• [Aim of the exercise] Copy out the lines of the stored entries below word for word, from the line containing "From what is visible in the" through the line containing "Answer: (x=67, y=17)", both included.

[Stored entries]
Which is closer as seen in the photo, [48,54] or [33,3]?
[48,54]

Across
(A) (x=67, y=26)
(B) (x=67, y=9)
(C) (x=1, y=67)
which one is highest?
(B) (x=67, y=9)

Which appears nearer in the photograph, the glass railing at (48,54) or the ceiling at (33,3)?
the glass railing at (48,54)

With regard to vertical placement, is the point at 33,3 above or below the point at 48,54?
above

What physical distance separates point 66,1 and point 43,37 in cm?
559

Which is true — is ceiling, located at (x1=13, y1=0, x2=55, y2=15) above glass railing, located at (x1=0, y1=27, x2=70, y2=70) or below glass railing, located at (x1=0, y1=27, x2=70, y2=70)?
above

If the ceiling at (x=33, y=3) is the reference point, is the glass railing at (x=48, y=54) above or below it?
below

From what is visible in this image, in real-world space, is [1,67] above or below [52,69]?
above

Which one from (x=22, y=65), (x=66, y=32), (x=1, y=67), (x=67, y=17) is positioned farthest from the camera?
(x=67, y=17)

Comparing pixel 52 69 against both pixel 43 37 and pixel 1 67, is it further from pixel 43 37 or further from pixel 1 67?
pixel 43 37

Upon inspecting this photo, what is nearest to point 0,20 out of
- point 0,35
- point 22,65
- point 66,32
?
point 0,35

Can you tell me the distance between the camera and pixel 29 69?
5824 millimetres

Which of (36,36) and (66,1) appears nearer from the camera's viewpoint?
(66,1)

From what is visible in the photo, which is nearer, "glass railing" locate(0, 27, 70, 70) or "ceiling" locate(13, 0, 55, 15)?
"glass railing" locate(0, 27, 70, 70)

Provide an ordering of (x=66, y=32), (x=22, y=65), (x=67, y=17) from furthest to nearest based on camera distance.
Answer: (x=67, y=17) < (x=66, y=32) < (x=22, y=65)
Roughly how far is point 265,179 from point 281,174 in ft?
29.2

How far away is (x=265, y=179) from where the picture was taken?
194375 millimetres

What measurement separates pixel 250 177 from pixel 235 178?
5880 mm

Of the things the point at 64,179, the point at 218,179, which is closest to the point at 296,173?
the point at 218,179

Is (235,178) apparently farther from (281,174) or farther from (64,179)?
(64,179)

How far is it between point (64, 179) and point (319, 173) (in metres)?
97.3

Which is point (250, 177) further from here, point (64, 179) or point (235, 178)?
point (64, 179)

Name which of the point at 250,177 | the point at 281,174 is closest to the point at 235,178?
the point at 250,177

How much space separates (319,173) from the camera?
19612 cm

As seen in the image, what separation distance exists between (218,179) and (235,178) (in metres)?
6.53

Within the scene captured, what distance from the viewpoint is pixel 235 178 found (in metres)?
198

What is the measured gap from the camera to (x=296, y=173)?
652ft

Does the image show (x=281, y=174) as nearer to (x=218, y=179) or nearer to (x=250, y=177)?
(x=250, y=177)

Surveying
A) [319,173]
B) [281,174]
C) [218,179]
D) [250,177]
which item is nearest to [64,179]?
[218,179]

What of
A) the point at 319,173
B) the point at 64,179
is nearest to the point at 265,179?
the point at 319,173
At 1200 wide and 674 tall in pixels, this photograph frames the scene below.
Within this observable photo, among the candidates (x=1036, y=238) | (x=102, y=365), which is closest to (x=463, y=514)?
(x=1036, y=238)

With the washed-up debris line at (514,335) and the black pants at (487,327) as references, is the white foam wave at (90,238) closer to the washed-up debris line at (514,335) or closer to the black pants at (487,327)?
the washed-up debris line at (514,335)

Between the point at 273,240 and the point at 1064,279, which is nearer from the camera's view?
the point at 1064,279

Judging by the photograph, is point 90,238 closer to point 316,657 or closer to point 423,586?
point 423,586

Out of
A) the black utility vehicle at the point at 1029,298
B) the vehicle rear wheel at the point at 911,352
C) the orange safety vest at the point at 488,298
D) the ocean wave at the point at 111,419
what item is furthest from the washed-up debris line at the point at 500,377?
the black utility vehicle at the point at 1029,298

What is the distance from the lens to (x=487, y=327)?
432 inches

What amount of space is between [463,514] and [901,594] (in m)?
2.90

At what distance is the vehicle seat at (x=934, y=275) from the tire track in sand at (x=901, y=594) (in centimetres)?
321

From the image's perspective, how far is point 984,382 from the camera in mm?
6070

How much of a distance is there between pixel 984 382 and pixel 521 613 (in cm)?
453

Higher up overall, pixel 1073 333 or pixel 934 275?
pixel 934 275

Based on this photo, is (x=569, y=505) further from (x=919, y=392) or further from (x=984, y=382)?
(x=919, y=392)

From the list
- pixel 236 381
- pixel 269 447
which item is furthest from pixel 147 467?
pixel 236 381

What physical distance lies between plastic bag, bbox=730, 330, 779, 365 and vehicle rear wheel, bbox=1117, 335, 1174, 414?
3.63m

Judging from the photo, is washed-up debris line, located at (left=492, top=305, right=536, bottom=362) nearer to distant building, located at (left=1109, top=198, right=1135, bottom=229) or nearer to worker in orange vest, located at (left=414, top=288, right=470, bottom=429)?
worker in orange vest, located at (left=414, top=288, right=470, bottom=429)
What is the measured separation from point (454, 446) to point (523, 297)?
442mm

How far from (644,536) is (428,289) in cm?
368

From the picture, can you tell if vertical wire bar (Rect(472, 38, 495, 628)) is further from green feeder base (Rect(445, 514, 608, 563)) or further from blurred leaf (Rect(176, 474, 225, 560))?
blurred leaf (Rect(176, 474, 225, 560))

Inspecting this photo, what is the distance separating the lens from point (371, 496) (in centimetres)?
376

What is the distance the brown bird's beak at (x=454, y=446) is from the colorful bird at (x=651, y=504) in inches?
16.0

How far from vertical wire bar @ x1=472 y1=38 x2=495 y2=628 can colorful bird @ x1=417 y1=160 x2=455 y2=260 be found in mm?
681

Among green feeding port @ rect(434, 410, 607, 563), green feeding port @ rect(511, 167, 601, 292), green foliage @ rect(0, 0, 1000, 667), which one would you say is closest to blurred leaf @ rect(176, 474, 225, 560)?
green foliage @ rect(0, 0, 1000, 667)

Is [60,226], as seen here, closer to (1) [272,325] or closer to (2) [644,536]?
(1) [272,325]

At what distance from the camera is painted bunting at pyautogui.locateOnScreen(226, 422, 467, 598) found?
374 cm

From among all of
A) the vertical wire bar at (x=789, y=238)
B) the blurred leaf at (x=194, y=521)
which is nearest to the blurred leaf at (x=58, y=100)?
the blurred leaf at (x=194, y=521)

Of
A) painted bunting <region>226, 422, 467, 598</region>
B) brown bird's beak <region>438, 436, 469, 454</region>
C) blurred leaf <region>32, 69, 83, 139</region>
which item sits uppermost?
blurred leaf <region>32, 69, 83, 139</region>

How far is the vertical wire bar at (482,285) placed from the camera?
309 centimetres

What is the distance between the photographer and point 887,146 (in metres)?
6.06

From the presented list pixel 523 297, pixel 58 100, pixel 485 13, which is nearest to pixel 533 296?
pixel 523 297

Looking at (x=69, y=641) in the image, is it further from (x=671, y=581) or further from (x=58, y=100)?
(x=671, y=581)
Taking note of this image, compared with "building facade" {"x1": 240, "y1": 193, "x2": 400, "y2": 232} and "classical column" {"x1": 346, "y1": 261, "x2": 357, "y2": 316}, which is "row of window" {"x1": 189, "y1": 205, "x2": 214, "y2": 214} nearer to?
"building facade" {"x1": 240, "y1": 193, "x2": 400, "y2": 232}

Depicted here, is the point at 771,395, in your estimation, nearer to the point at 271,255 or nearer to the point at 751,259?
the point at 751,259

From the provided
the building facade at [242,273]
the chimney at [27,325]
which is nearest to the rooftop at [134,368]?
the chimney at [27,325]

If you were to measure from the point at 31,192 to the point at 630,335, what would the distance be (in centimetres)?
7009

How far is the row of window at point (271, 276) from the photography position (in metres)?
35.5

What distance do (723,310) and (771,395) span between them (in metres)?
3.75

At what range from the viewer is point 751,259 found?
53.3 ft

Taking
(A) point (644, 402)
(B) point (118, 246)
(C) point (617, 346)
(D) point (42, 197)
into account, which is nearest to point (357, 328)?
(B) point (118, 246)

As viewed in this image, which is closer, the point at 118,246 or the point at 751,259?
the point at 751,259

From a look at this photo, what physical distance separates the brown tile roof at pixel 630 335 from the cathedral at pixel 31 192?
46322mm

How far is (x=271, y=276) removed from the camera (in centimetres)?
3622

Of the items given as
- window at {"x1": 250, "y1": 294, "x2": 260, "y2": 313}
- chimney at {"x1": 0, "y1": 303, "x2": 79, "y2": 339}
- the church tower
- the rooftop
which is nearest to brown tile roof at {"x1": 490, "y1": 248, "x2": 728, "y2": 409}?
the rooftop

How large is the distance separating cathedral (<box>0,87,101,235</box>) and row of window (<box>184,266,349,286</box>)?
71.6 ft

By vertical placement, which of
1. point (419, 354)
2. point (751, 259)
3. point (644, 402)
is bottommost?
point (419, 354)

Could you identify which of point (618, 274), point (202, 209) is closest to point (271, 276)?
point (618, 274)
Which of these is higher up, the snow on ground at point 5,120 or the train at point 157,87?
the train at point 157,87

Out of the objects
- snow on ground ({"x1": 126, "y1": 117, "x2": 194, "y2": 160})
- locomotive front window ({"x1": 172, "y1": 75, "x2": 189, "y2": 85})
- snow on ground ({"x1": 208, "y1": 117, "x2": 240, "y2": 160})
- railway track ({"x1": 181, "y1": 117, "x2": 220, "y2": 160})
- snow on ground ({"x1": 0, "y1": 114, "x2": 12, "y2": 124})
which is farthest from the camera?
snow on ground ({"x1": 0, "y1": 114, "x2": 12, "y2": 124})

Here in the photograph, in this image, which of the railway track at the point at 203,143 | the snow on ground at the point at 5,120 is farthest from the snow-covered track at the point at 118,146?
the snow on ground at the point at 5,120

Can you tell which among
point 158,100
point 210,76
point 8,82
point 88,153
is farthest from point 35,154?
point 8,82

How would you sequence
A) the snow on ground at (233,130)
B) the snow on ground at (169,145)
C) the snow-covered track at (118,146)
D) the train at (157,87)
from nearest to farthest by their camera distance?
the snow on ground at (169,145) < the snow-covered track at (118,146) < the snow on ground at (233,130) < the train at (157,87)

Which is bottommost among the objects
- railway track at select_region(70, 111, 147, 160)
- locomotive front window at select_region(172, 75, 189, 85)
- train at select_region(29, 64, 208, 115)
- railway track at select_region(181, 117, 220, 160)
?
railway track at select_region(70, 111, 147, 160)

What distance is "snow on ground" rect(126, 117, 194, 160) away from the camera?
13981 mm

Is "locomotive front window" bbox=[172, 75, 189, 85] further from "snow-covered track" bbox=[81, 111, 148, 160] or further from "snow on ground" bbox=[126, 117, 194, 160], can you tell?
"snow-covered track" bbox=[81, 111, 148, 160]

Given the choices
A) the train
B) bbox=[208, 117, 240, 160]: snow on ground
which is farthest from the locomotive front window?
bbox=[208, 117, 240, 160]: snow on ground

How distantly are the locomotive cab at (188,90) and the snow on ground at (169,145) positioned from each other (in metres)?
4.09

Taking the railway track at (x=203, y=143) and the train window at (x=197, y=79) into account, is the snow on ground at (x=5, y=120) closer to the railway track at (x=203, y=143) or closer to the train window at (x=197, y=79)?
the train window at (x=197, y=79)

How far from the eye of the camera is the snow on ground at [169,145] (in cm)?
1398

• [Task output]
From what is visible in the photo, which is nearer, "glass railing" locate(0, 27, 70, 70) or "ceiling" locate(13, 0, 55, 15)?
"glass railing" locate(0, 27, 70, 70)

Provide an ordering of (x=66, y=32), (x=22, y=65), (x=67, y=17) from furthest to nearest based on camera distance.
Answer: (x=67, y=17) < (x=66, y=32) < (x=22, y=65)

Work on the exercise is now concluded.